# Aereo Wants to be Condisered a "Multichannel Video Programming Distrubutor"



## jsk (Dec 27, 2006)

See:

https://www.aereo.com/

and

http://apps.fcc.gov/ecfs/document/view?id=60000972464

Other Articles:

http://consumerist.com/2014/10/13/aereo-to-fcc-no-really-were-a-cable-company-now-treat-us-like-one-pretty-please/
http://fortune.com/2014/10/14/aereo-investors-have-not-yet-given-up-the-ghost/
https://news.google.com/news?ncl=dgZDJALTzg8B_IMrZ04QCVOmnQqZM&q=aereo&lr=English&hl=en&sa=X&ei=lTRBVIevObS1sQSr_oGAAg&ved=0CCYQqgIwAQ


----------



## James Long (Apr 17, 2003)

jsk said:


> https://www.aereo.com/





> Last June, the United States Supreme Court reversed a lower court decision in favor of Aereo. We have since paused operations nationally and have been working diligently to create a path forward for the company.
> 
> On Friday, we filed a required ex-parte notice disclosing our recent conversations with the Federal Communications Commission (FCC), where we expressed our support for including a narrow category of online video services, whose facilities deliver to subscribers linear channels of video programming such as local, over-the-air broadcast programming, within the FCC's definition of a Multichannel Video Programming Distributor (MVPD). You can read our filing here.
> 
> ...


Being treated the same as cable and/or satellite means having the same responsibilities as cable and/or satellite. Including being required to carry channels the company doesn't want to carry (those that elect "must carry" in any market served) and paying royalties to local stations that choose to allow carriage under consent to carry.

Aereo was already respecting market boundaries, which is a step in the right direction.


----------



## SeaBeagle (May 7, 2006)

Aereo is a joke. If that company does not like ones billing address you can not get service from these peeps. I doubt this company will last very long.


Sent from my iPad 4 128GB using DBSTalk mobile app


----------



## KyL416 (Nov 11, 2005)

Aereo was NOT a service to get any station you want online, if you didn't live in a market where they had service you couldn't get it. At no point did they claim to give you out of market stations.

It catered to people who either had crappy OTA signals or wanted to watch TV on the go via their cell phone. The problem was they didn't get permission from the stations and tried to use a technical loophole to do it. They lost that battle and were shutdown, now they're trying to relaunch by playing by the same rules cable and satellite providers use.
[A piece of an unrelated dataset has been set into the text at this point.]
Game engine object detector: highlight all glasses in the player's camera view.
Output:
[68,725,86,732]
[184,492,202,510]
They'll also need to follow extra things like must carry and retrans consent, closed captioning, pass the SAP feed in any market mandated by the disability act, among other things. They'll also have to make sure Nielsen's embedded signals aren't lost in encoding process so anyone with Aereo that's part of the Nielsen survey will be counted if they're watching TV via Aereo instead of OTA or cable or sat.
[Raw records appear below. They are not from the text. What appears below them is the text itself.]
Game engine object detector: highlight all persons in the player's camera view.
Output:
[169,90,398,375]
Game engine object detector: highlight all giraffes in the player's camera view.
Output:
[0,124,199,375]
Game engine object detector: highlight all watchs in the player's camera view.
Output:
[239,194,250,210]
A big problem though is not even the networks have streaming rights to all their programming. Just look at WatchESPN or Fox Sports Go, because of the NFL's exclusive deal with Verizon Wireless they can't provide NFL games to mobile phones, while CBS's new service didn't get any streaming rights for the NFL. WatchABC goes to a scoreboard anytime sports highlights are on because of rights issues. WatchABC and CBS also have to blackout some syndicated shows. Would Aereo operating as a over the top cable company override this or will they have to play nice with the rights holders and restrict the devices for certain programming?


----------